This news service speaks to an experienced wealth sector executive search figure about the state of the market, trends in recruitment and how he expects the pandemic to alter how firms seek talent.
Continuing this publication's look at finding and training talent in wealth management, we recently spoke to Nick Dogilewski, partner and owner at Exeter Partners. He steered the business through the financial crisis and has worked in executive search for the past 18 years.
A mainstay for the firm is hiring relationship managers, private bankers, and investment specialists at Tier-1 and Tier-2 banks, boutiques and family offices.
“We place people all the way from C-level through to sometimes parachuting the odd junior or graduate into a client,” Dogilewski said. He also finds candidates for external assets managers and private equity.
First broaching how disruptive the last few months have been for his industry, Dogilewski said that while progress has been made on Zoom, Webex and other channels to introduce high-level talent, a lot of activity has stalled and will continue to for many months until they can be seen face to face.
“The more senior someone is the more you want to be with them in the room. For MD-level hires, if anything is critical, there is normally some wining and dining that goes on generally to get people comfortable. You don’t just meet someone once and give them the job,” Dogilewski said.
But he is seeing movement start up again in Switzerland. “The Swiss are a few steps ahead of London on timing.”
While the priority for firms is still largely looking after staff and remote working, it hasn’t stopped some big banks from indicating that cuts are on the way, such as the recent announcements by Deutsche Bank. Dogileski believes that the conversation among banks is not about if but when layoffs will happen.
“To quote one headhunter friend of mine, everything will just be chucked on the COVID bonfire…as a good excuse to get rid of certain people.” Equally, he said, those companies that have been prevented from hiring will also be doubling down. “It might not happen immediately, but they will be on the list of ‘we still want to do the numbers we planned.’”

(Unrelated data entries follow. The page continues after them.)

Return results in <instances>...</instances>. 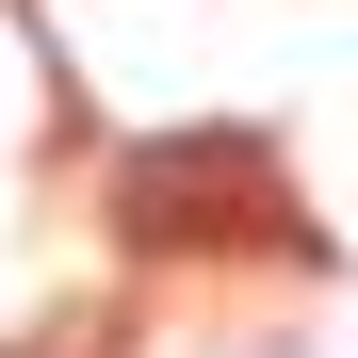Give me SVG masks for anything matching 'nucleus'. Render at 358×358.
<instances>
[{
  "label": "nucleus",
  "mask_w": 358,
  "mask_h": 358,
  "mask_svg": "<svg viewBox=\"0 0 358 358\" xmlns=\"http://www.w3.org/2000/svg\"><path fill=\"white\" fill-rule=\"evenodd\" d=\"M212 196H261V147L196 131V147H131V163H114V212H131L147 245H196V228H228Z\"/></svg>",
  "instance_id": "1"
}]
</instances>
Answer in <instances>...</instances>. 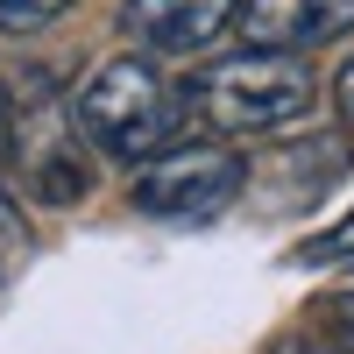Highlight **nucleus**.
<instances>
[{
	"mask_svg": "<svg viewBox=\"0 0 354 354\" xmlns=\"http://www.w3.org/2000/svg\"><path fill=\"white\" fill-rule=\"evenodd\" d=\"M305 262H354V205H347L326 234H312V241H305Z\"/></svg>",
	"mask_w": 354,
	"mask_h": 354,
	"instance_id": "obj_9",
	"label": "nucleus"
},
{
	"mask_svg": "<svg viewBox=\"0 0 354 354\" xmlns=\"http://www.w3.org/2000/svg\"><path fill=\"white\" fill-rule=\"evenodd\" d=\"M21 262H28V220H21V205L0 192V283H8Z\"/></svg>",
	"mask_w": 354,
	"mask_h": 354,
	"instance_id": "obj_6",
	"label": "nucleus"
},
{
	"mask_svg": "<svg viewBox=\"0 0 354 354\" xmlns=\"http://www.w3.org/2000/svg\"><path fill=\"white\" fill-rule=\"evenodd\" d=\"M71 121L113 163H156L170 149V135L185 128L192 113H185V85L163 78L156 57L128 50V57H106V64H93V71L78 78Z\"/></svg>",
	"mask_w": 354,
	"mask_h": 354,
	"instance_id": "obj_1",
	"label": "nucleus"
},
{
	"mask_svg": "<svg viewBox=\"0 0 354 354\" xmlns=\"http://www.w3.org/2000/svg\"><path fill=\"white\" fill-rule=\"evenodd\" d=\"M8 149H15V113H8V93H0V163H8Z\"/></svg>",
	"mask_w": 354,
	"mask_h": 354,
	"instance_id": "obj_12",
	"label": "nucleus"
},
{
	"mask_svg": "<svg viewBox=\"0 0 354 354\" xmlns=\"http://www.w3.org/2000/svg\"><path fill=\"white\" fill-rule=\"evenodd\" d=\"M319 340L340 347V354H354V290H340V298L319 305Z\"/></svg>",
	"mask_w": 354,
	"mask_h": 354,
	"instance_id": "obj_8",
	"label": "nucleus"
},
{
	"mask_svg": "<svg viewBox=\"0 0 354 354\" xmlns=\"http://www.w3.org/2000/svg\"><path fill=\"white\" fill-rule=\"evenodd\" d=\"M241 185H248V156L234 142H177V149L135 170L128 198L149 220H205L220 205H234Z\"/></svg>",
	"mask_w": 354,
	"mask_h": 354,
	"instance_id": "obj_3",
	"label": "nucleus"
},
{
	"mask_svg": "<svg viewBox=\"0 0 354 354\" xmlns=\"http://www.w3.org/2000/svg\"><path fill=\"white\" fill-rule=\"evenodd\" d=\"M241 0H128L121 8V28L142 43V57H192L234 28Z\"/></svg>",
	"mask_w": 354,
	"mask_h": 354,
	"instance_id": "obj_5",
	"label": "nucleus"
},
{
	"mask_svg": "<svg viewBox=\"0 0 354 354\" xmlns=\"http://www.w3.org/2000/svg\"><path fill=\"white\" fill-rule=\"evenodd\" d=\"M312 100L319 78L305 71V57H270V50H234L198 78H185V113L213 135H277L305 121Z\"/></svg>",
	"mask_w": 354,
	"mask_h": 354,
	"instance_id": "obj_2",
	"label": "nucleus"
},
{
	"mask_svg": "<svg viewBox=\"0 0 354 354\" xmlns=\"http://www.w3.org/2000/svg\"><path fill=\"white\" fill-rule=\"evenodd\" d=\"M333 100H340V121L354 128V57L340 64V78H333Z\"/></svg>",
	"mask_w": 354,
	"mask_h": 354,
	"instance_id": "obj_10",
	"label": "nucleus"
},
{
	"mask_svg": "<svg viewBox=\"0 0 354 354\" xmlns=\"http://www.w3.org/2000/svg\"><path fill=\"white\" fill-rule=\"evenodd\" d=\"M71 0H0V28L8 36H28V28H43V21H57Z\"/></svg>",
	"mask_w": 354,
	"mask_h": 354,
	"instance_id": "obj_7",
	"label": "nucleus"
},
{
	"mask_svg": "<svg viewBox=\"0 0 354 354\" xmlns=\"http://www.w3.org/2000/svg\"><path fill=\"white\" fill-rule=\"evenodd\" d=\"M234 28H241L248 50L305 57V50H326L354 28V0H241Z\"/></svg>",
	"mask_w": 354,
	"mask_h": 354,
	"instance_id": "obj_4",
	"label": "nucleus"
},
{
	"mask_svg": "<svg viewBox=\"0 0 354 354\" xmlns=\"http://www.w3.org/2000/svg\"><path fill=\"white\" fill-rule=\"evenodd\" d=\"M270 354H340V347H326L319 333H290V340H277Z\"/></svg>",
	"mask_w": 354,
	"mask_h": 354,
	"instance_id": "obj_11",
	"label": "nucleus"
}]
</instances>
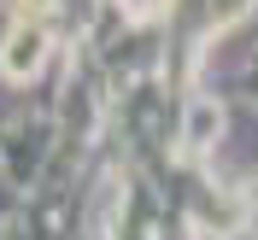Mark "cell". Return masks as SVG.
Returning a JSON list of instances; mask_svg holds the SVG:
<instances>
[{
  "instance_id": "obj_1",
  "label": "cell",
  "mask_w": 258,
  "mask_h": 240,
  "mask_svg": "<svg viewBox=\"0 0 258 240\" xmlns=\"http://www.w3.org/2000/svg\"><path fill=\"white\" fill-rule=\"evenodd\" d=\"M41 53H47V35L24 24V30L12 35V41H6V53H0V64H6V76H30L35 64H41Z\"/></svg>"
}]
</instances>
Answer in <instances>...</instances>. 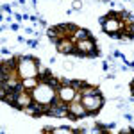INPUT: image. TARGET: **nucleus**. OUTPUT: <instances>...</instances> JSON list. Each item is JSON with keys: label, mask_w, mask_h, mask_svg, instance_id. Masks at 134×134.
<instances>
[{"label": "nucleus", "mask_w": 134, "mask_h": 134, "mask_svg": "<svg viewBox=\"0 0 134 134\" xmlns=\"http://www.w3.org/2000/svg\"><path fill=\"white\" fill-rule=\"evenodd\" d=\"M32 97H34V102L48 104V105H50V104L54 102V98L57 97V90H54L52 86H48V84H41L40 82V86L32 91Z\"/></svg>", "instance_id": "f257e3e1"}, {"label": "nucleus", "mask_w": 134, "mask_h": 134, "mask_svg": "<svg viewBox=\"0 0 134 134\" xmlns=\"http://www.w3.org/2000/svg\"><path fill=\"white\" fill-rule=\"evenodd\" d=\"M18 72H20L21 79L38 77V61H36V59H32V57L18 59Z\"/></svg>", "instance_id": "f03ea898"}, {"label": "nucleus", "mask_w": 134, "mask_h": 134, "mask_svg": "<svg viewBox=\"0 0 134 134\" xmlns=\"http://www.w3.org/2000/svg\"><path fill=\"white\" fill-rule=\"evenodd\" d=\"M116 14L118 13H109V16L104 20V31L111 36H118L124 27V23L120 21V16H116Z\"/></svg>", "instance_id": "7ed1b4c3"}, {"label": "nucleus", "mask_w": 134, "mask_h": 134, "mask_svg": "<svg viewBox=\"0 0 134 134\" xmlns=\"http://www.w3.org/2000/svg\"><path fill=\"white\" fill-rule=\"evenodd\" d=\"M81 102H82V105L86 107L88 113H97V111H100L104 100L100 97V93H97V95H84V97H81Z\"/></svg>", "instance_id": "20e7f679"}, {"label": "nucleus", "mask_w": 134, "mask_h": 134, "mask_svg": "<svg viewBox=\"0 0 134 134\" xmlns=\"http://www.w3.org/2000/svg\"><path fill=\"white\" fill-rule=\"evenodd\" d=\"M75 52H79V54H97V47H95V41H93L91 38H84L81 41L75 43Z\"/></svg>", "instance_id": "39448f33"}, {"label": "nucleus", "mask_w": 134, "mask_h": 134, "mask_svg": "<svg viewBox=\"0 0 134 134\" xmlns=\"http://www.w3.org/2000/svg\"><path fill=\"white\" fill-rule=\"evenodd\" d=\"M77 95H79V93H77V90L73 88L72 84H70V86H61V88H57V97H59L61 100H64L66 104L75 100Z\"/></svg>", "instance_id": "423d86ee"}, {"label": "nucleus", "mask_w": 134, "mask_h": 134, "mask_svg": "<svg viewBox=\"0 0 134 134\" xmlns=\"http://www.w3.org/2000/svg\"><path fill=\"white\" fill-rule=\"evenodd\" d=\"M55 47H57V50L63 52V54H72V52H75V41L70 40V38L59 40V41L55 43Z\"/></svg>", "instance_id": "0eeeda50"}, {"label": "nucleus", "mask_w": 134, "mask_h": 134, "mask_svg": "<svg viewBox=\"0 0 134 134\" xmlns=\"http://www.w3.org/2000/svg\"><path fill=\"white\" fill-rule=\"evenodd\" d=\"M21 86L25 88V90H29V91H34L38 86H40V81H38V77H31V79H23L21 81Z\"/></svg>", "instance_id": "6e6552de"}, {"label": "nucleus", "mask_w": 134, "mask_h": 134, "mask_svg": "<svg viewBox=\"0 0 134 134\" xmlns=\"http://www.w3.org/2000/svg\"><path fill=\"white\" fill-rule=\"evenodd\" d=\"M84 38H90V34H88V32L84 31V29H77V31H75V34H73V41L77 43V41H81V40H84Z\"/></svg>", "instance_id": "1a4fd4ad"}, {"label": "nucleus", "mask_w": 134, "mask_h": 134, "mask_svg": "<svg viewBox=\"0 0 134 134\" xmlns=\"http://www.w3.org/2000/svg\"><path fill=\"white\" fill-rule=\"evenodd\" d=\"M52 132H57V134L64 132V134H68V132H72V131H70V129H66V127H61V129H52Z\"/></svg>", "instance_id": "9d476101"}]
</instances>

The general recruitment picture for those going into wealth management is that the big institutions offer a global footprint, strong networking opportunities, and generous training programmes. But the more ambitious private bankers start looking around because they don’t see themselves progressing fast enough by staying at a large firm.
Is that a fair assessment?
“People move for different reasons. Sometimes it is simple faith and dependency on the brand and having the right name above the door.” But pay can often be better in the smaller institutions, he added, where fixed salaries might be a little lower but there is equity upside in a share of ownership or having a formulaic pay out, which the FCA generally prevents banks from doing.
The downside for joining a boutique shop is that they may lack a rich suite of products; there’s usually no investment bank and there are often idiosyncratic founders to deal with, he said. But he noted that in executive search, many bankers with the longest tenures are those working in the boutiques.
“Once they hit a certain age they are ready to have a little more freedom, a little more ownership or responsibility. It also depends on what sort of personal expenditure people have to deal with. How big is the mortgage, how many kids” and, making the leap to a boutique, how equity is sliced up among the partners. In the event of an exit or acquisition or creating new business lines, your voting power really counts, he said. “It also affects how the firm is priced for people wanting to buy their way in.”
Perhaps because of these unique management structures, his firm hasn’t seen a large number of people willing to jump to the true independent boutiques.
Many involved in talent management, would agree that wealth management is generally a second career for many people in the financial sector. Dogilewski has seen them come into the business from sales or markets or roles in M&A, and says that conversion has slowed since the financial crisis and tougher oversight.
“Pre-crash, bankers could be laid off from an investment bank one day and the next day walk over the wall for a new job and a long-term career.”
Although he hasn’t seen the large institutions pull back on training, their generosity varies “because training is expensive”.
“If you leave a bank within a certain amount of time, you may have a contractual gun to your head to pay that money back,” he said, explaining how one client he moved last year from a large Swiss bank in London had to pay back some of the exam and training costs to the departing bank.